可以将文章内容翻译成中文,广告屏蔽插件可能会导致该功能失效(如失效，请关闭广告屏蔽插件后再试):

问题:

Edit: tchrist has informed me that my original accusations about Perl's insecurity are unfounded. However, the question still stands.

~~I know that in Perl, you can embed arbitrary code in a regular expression, so obviously accepting a user-supplied regex and matching it allows arbitrary code execution and is a clear security hole.~~ But is this true for all languages that use regular expressions? Is it true for all languages that use "Perl-compatible" regular expressions? In which languages are user-supplied regexes safe to use, and in which languages do they allow arbitrary code execution or other security holes?

回答1:

In most languages allowing users to supply regular expression means that you allow for a denial of service attack.

Some types of regular expressions are extremely cpu intensive to execute. So in general it's a bad idea to allow users to enter regular expressions that will be executed on a remote system.

For more info, read this page: http://www.regular-expressions.info/catastrophic.html

回答2:

This is not true: you cannot execute code callbacks in Perl by sneaking them in an evaluated regex. This is forbidden. You have to specifically override that with a lexically scoped

use re "eval";

if you expect to have both interpolation and code escapes happening in the same pattern.

Watch:

% perl -le '$x = "(?{ die 'naughty' })"; "aaa" =~ /$x/'
Eval-group not allowed at runtime, use re 'eval' in regex m/(?{ die naughty })/ at -e line 1.
Exit 255

% perl -Mre=eval -le '$x = "(?{ die 'naughty' })"; "aaa" =~ /$x/'
naughty at (re_eval 1) line 1.
Exit 255

回答3:

It's generally dynamic languages with an eval facility that tend to have the ability to execute code from regular expressions. In static languages (i.e. those requiring a separate compilation step) there is generally no way to execute code that wasn't compiled, so evaluating code from within a regex is impossible.

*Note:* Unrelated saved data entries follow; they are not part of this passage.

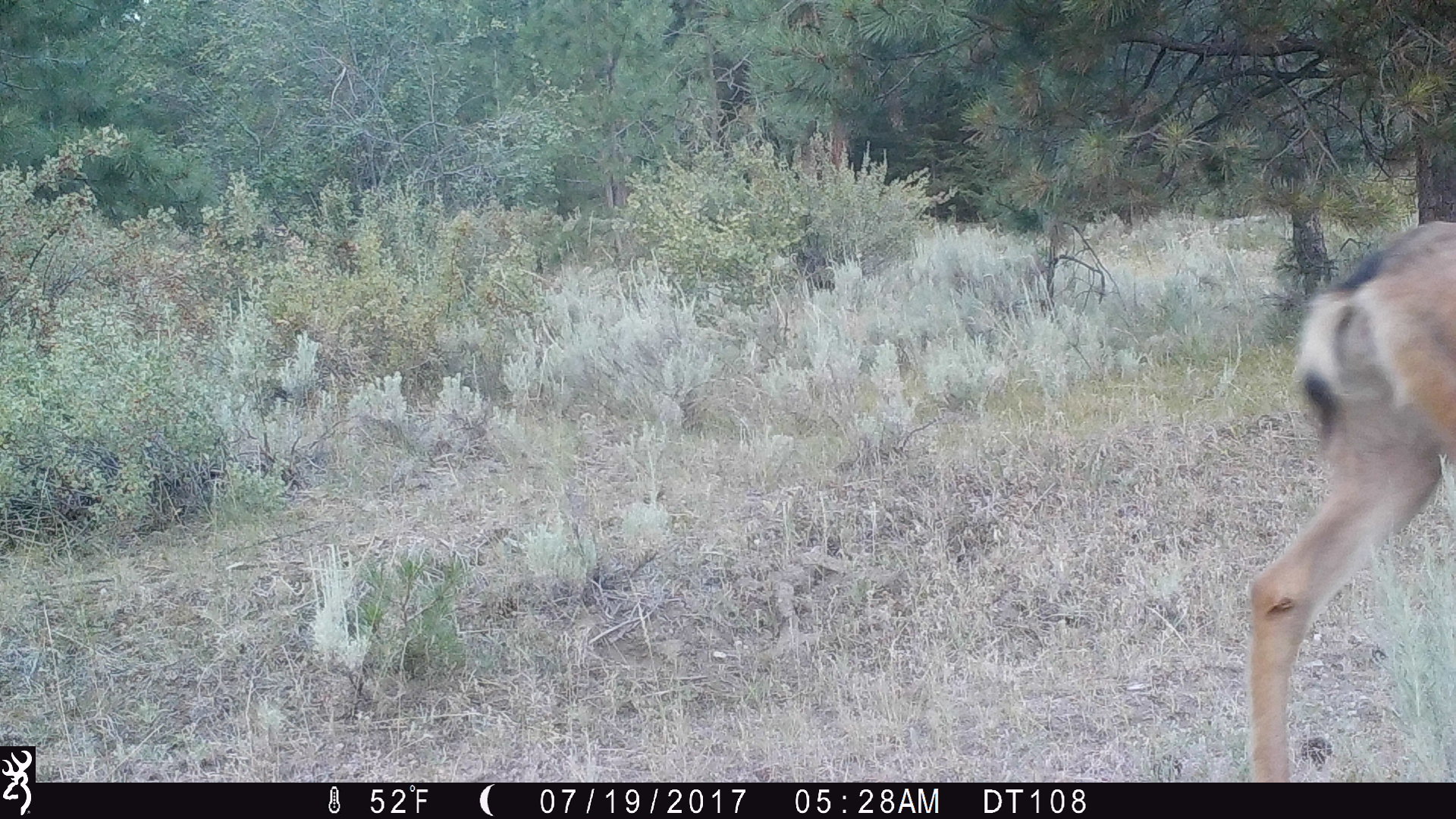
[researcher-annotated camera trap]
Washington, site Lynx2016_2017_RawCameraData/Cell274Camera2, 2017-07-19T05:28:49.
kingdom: Animalia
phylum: Chordata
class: Mammalia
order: Artiodactyla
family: Cervidae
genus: Odocoileus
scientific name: Odocoileus hemionus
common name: mule deer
Odocoileus hemionus (mule deer). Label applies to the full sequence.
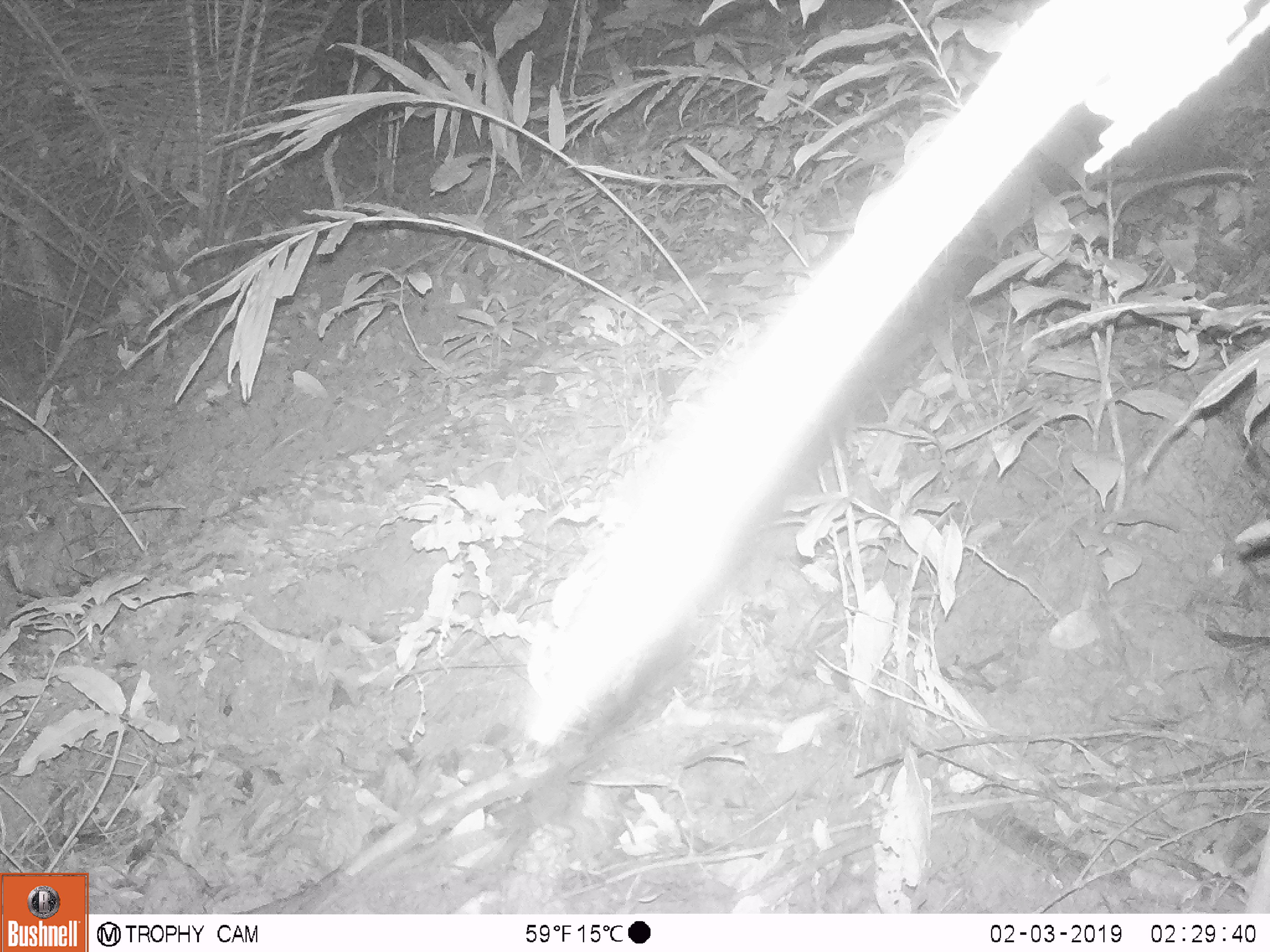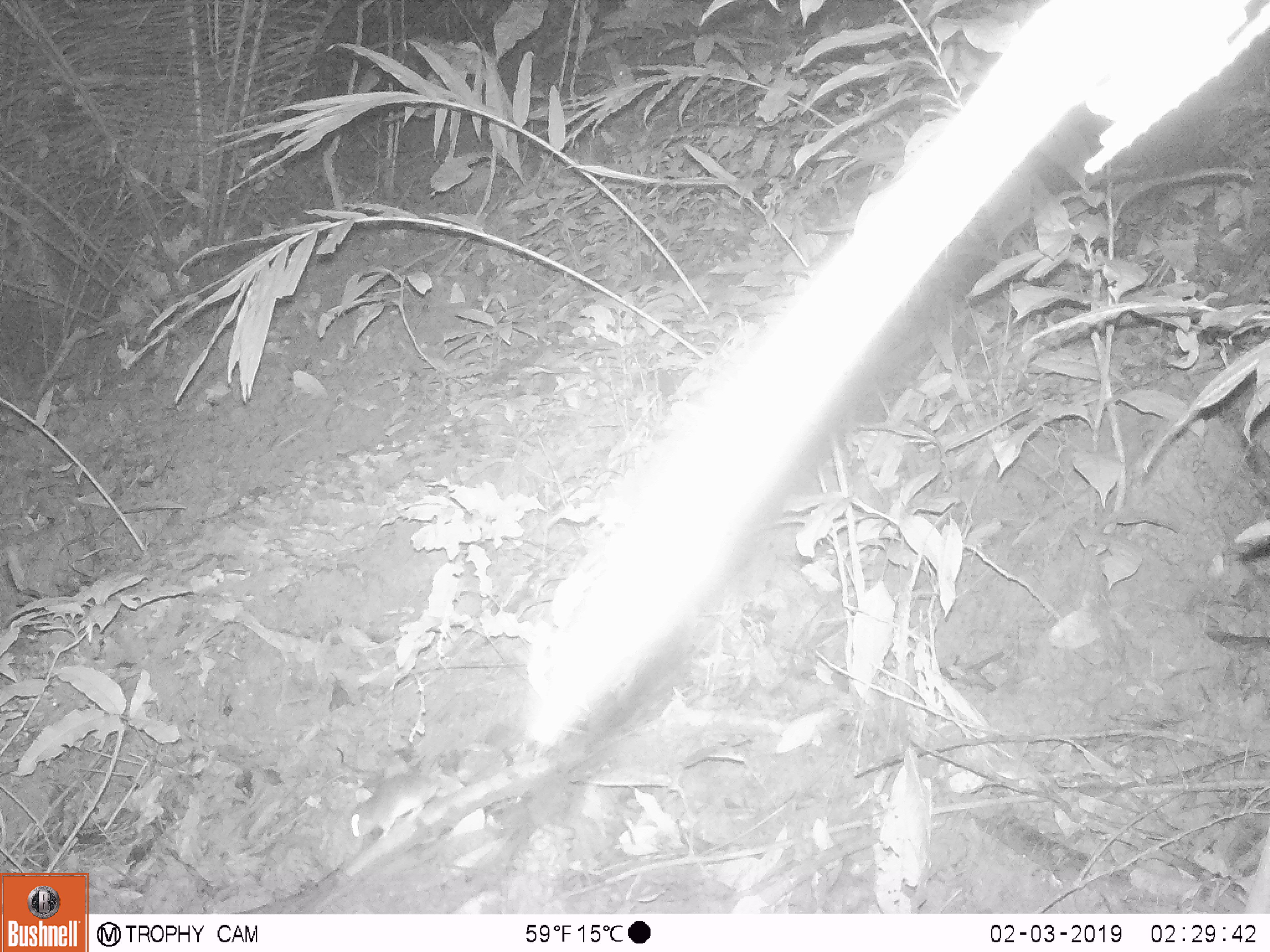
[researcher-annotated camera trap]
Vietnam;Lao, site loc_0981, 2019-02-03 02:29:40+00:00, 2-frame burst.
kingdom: Animalia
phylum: Chordata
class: Mammalia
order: Rodentia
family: Muridae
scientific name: Muridae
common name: old-world mice and rats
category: unidentified murid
Unidentified murid (old-world mice and rats) (Muridae). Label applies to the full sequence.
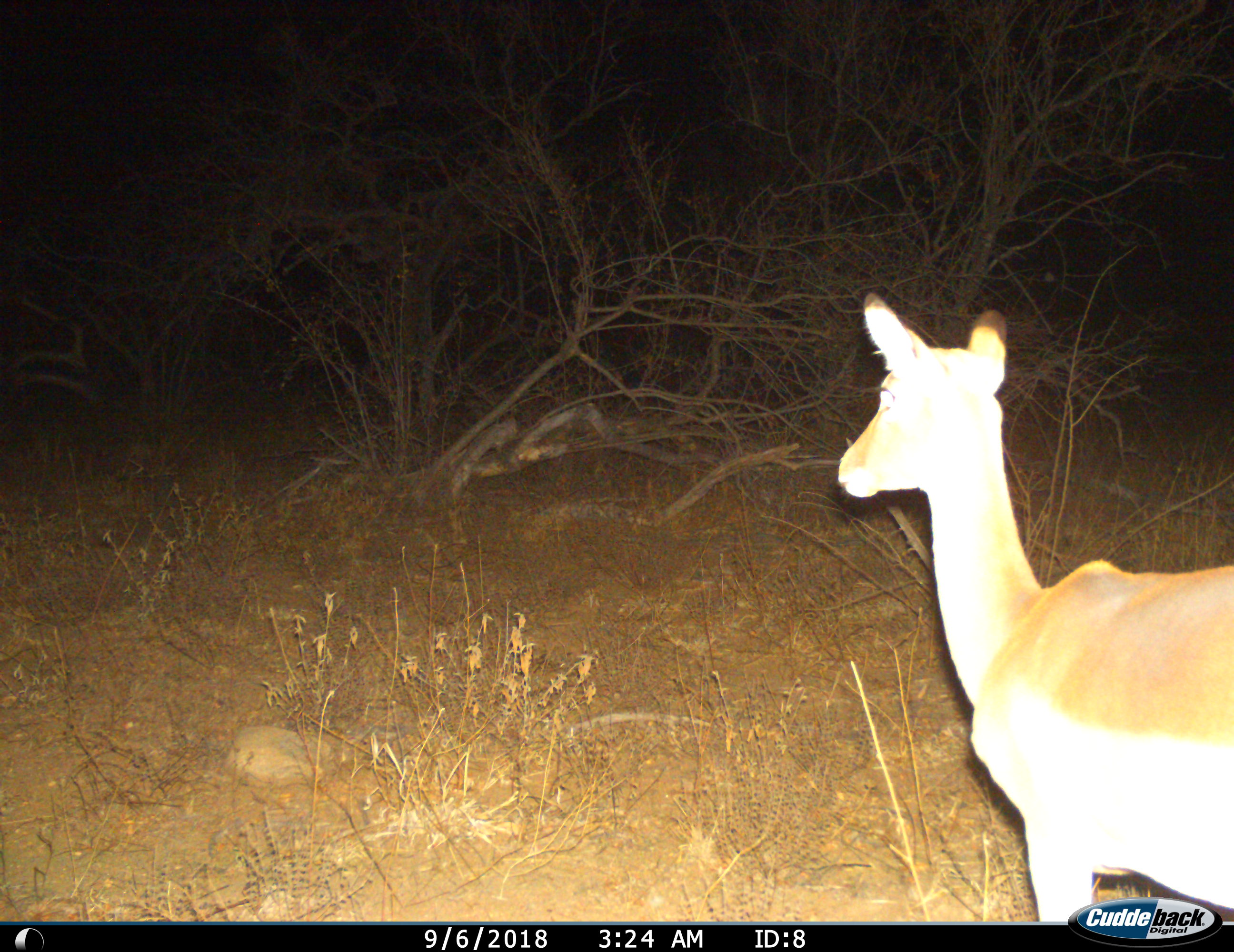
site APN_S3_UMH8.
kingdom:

Without a way to embed code in a regex, the worst a user can do is write a regex that takes a long time to evaluate.

回答4:

1)Vulnerabilities are found in regex libraries, such as this buffer overflow that affects Webkit and allows any attacker to gain remote code execution by accessing the regex library from javascript.

2)It is a DoS condition in C#.

3)User supplied regex's can be for php because of modifiers. Adding the /e modifier evals the match. In this case system will be eval()'ed.

preg_replace("/.*/e","system('echo /etc/passwd')");

Or in the form of a vulnerability:

preg_replace($_GET['regex'],$_GET['check']);

回答5:

Regular expressions are a programming language. I don't think they're quite Turing-complete, but they're close enough that allowing your users to enter them into your web site IS allowing other people to run code on your server. QED, yes, it's a security hole.

You might be able to get away with allowing a subset of whatever regexp language you want to use, whitelist a particular set of constructs to make it a not-big-enough-to-sweat-over hole... other people have already mentioned the possible dooms of nesting and * . How much you're willing to let people load down your server is up to you. Personally, I'd be comfortable with letting 'em have one SQL "CONTAINS" statement and maybe a "BETWEEN()". :)

回答6:

I suspect ruby would allow /#{system("rm -rf really_important_directory")}/ - is that the kind of thing you're worried about?

回答7:

AFAIK, you can do it safely in C#: you can supply the regex string to the Regex constructor, and if it fails to parse it'll throw. I'm not sure about others.